Globalization of markets has increased the rate of commercial transactions between countries, which necessitated the need of unification of legal principles governing commercial transactions globally. In a modern society, substantial business transactions take place between entities which have a global presence or are situated in multiple jurisdictions. In the event of insolvency, businesses coordinate with the proceedings ongoing in different countries through a cross-border insolvency law, which have been developed by many sophisticated economies to deter economic loss to the creditors. But in Indian context the present legislation i.e., Insolvency and Bankruptcy Code, 2016 which governs the law relating to insolvency and bankruptcy in the country has no provision to deal with cross-border insolvency. However, two provisions i.e., Section 234 and Section 235 of the IBC deals with the collaboration and cooperation with any foreign country by way of agreements and issuing letter to the court of such country with which bilateral agreement has been signed respectively, but more is required to be done in order to strengthen the cross-border insolvency laws in the IBC. 

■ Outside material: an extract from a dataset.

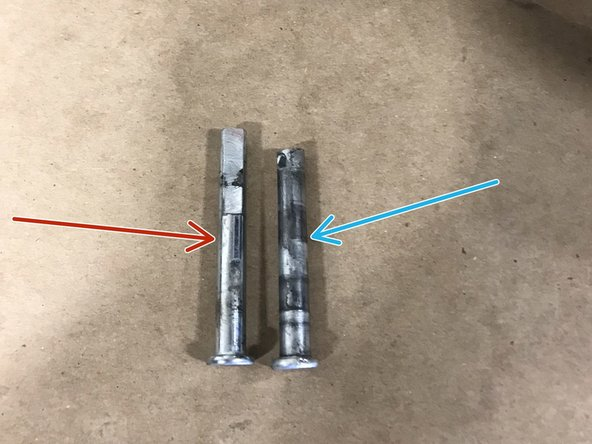 This is the bolt for the Rear mount , notice how it is grooved on one side.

The purpose of this article is to discuss, firstly, the need of cross-border insolvency law in India, secondly, global practice in the event of cross-border insolvency, and thirdly, the cross-border insolvency of Jet Airways by NCLT which opens a gate for cross-border insolvency in India. 

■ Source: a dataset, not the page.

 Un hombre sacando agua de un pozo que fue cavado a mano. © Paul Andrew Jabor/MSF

What is cross-border insolvency?

Cross-border insolvency refers to the situation when a multinational companies, enterprise or corporate house possess the assets in different countries and in the event of insolvency there encompasses coordination and cooperation among statutory authorities of different jurisdictions in respect of the insolvency proceedings of any corporate debtor. Maxwell Communication Corp, Societe Generale is a watermark case regarding cross border insolvency proceedings. A media company had its headquarters in England with corporate assets in the UK, US and Canada. The case illustrates the cooperation between foreign courts on cross border insolvency.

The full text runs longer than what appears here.